実地調査では、原則として開始前に相当の時間的余裕を置いて、開始日時、場所、対象税目、課税期間、調査目的などが通知されます。ただし、事前通知をすると正確な課税標準等又は税額等の把握が困難になるおそれがある場合には、事前通知なしで行われることがあります。

調査日時・場所の変更

事前通知を受けた場合、合理的な理由があれば調査日時や場所の変更協議が可能です。税理士・弁護士との日程調整、資料準備、経理責任者不在、病気、災害、決算繁忙期など、具体的な理由と代替日時を示すことが大切です。

留置きと電子データ

任意調査で帳簿書類等を預ける留置きは、必要性の説明を受け、納税者の理解と協力の下で承諾により行われるものとされています。応じる場合でも、資料の範囲、原本か写しか、返還時期、業務に必要なコピー、預り証の内容を確認してください。電子データでは、会計ソフト、販売管理システム、メール、チャット、クラウド、オンラインバンキング、電子契約、POSデータなどが対象になり得ます。

次の判断の流れは、初回連絡を受けたときに何を確認し、どこで専門家と共有するかを整理したものです。分岐の意味は、行政指導か調査か、任意調査か査察かで対応の重さが変わるという点にあります。

初回連絡時の確認手順

担当者・所属・連絡先を記録

名乗り、官署、部署、電話番号、対象者をメモします。

行政指導か調査かを確認

担当者が具体的手続に入る前に区分を明示しているかを確認します。

調査
対象税目・期間・資料を限定して把握

広すぎる約束を避け、税理士や必要に応じた弁護士と共有します。

行政指導
自主的な見直しの範囲を整理

修正申告の時期、加算税、通知の有無を確認します。

反面調査

反面調査は、納税者本人ではなく、取引先、金融機関、関係会社、外注先等へ行われる調査です。申告内容に関する正確な事実把握が本人側だけでは困難な場合に実施されることがあります。
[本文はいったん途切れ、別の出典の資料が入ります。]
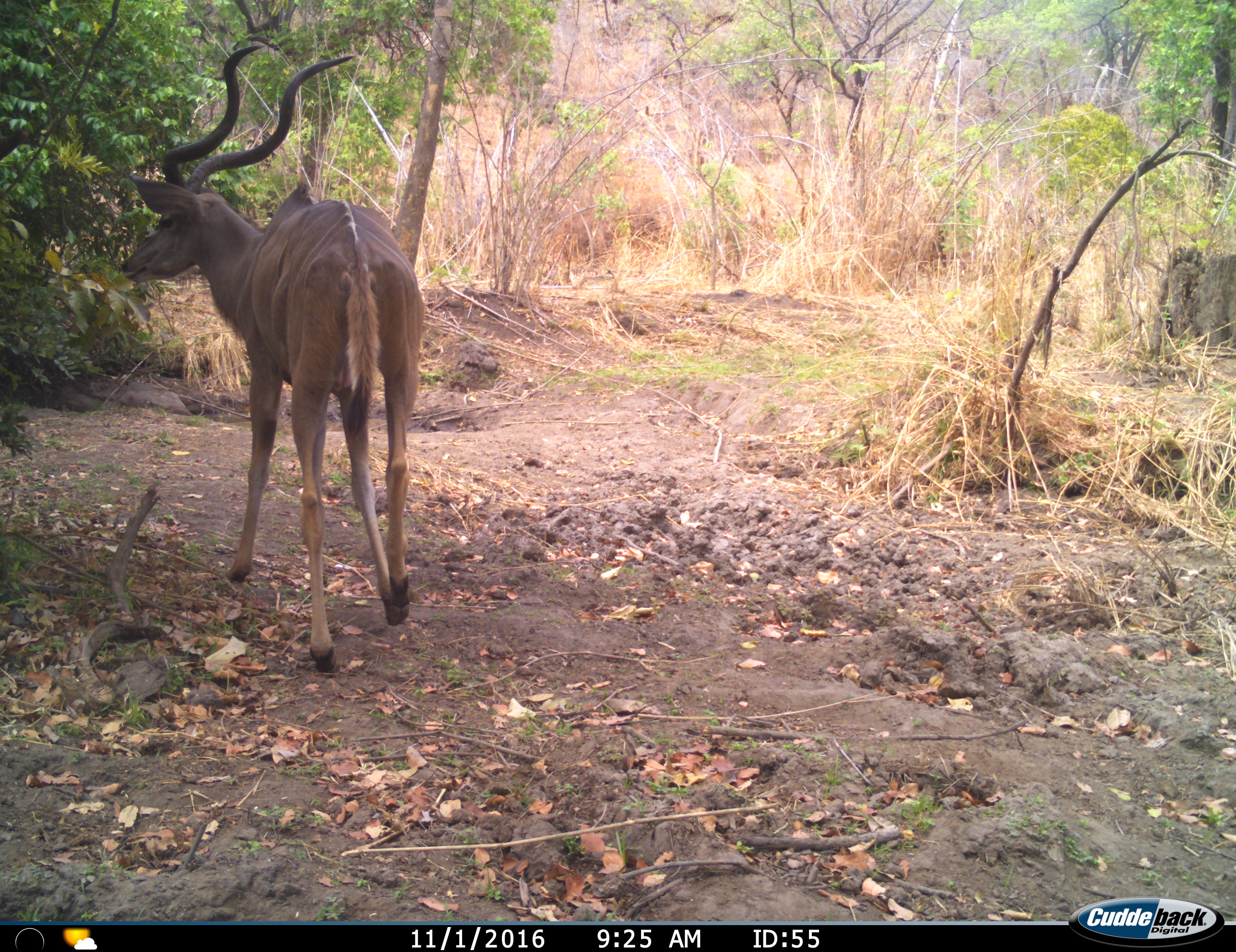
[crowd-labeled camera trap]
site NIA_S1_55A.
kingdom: Animalia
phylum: Chordata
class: Mammalia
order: Artiodactyla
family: Bovidae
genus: Tragelaphus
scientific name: Tragelaphus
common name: kudu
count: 1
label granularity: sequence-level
事業信用への影響があるため、資料を整え、取引実態を説明できる状態を作ることが重要です。

Section 03

強制調査(マルサ)は許可状・差押え・供述対応が中心になる

査察制度の目的、内偵から着手まで、電子データ、告発・起訴リスクを確認します。

強制調査(マルサ)は、単なる申告漏れを直すための調査ではありません。悪質な脱税者に刑事責任を追及し、適正・公平な課税と申告納税制度の維持に資することを目的とする査察制度の一部です。消費税の不正受還付、無申告、国際事案、社会的波及効果の高い事案は重点的に扱われることがあります。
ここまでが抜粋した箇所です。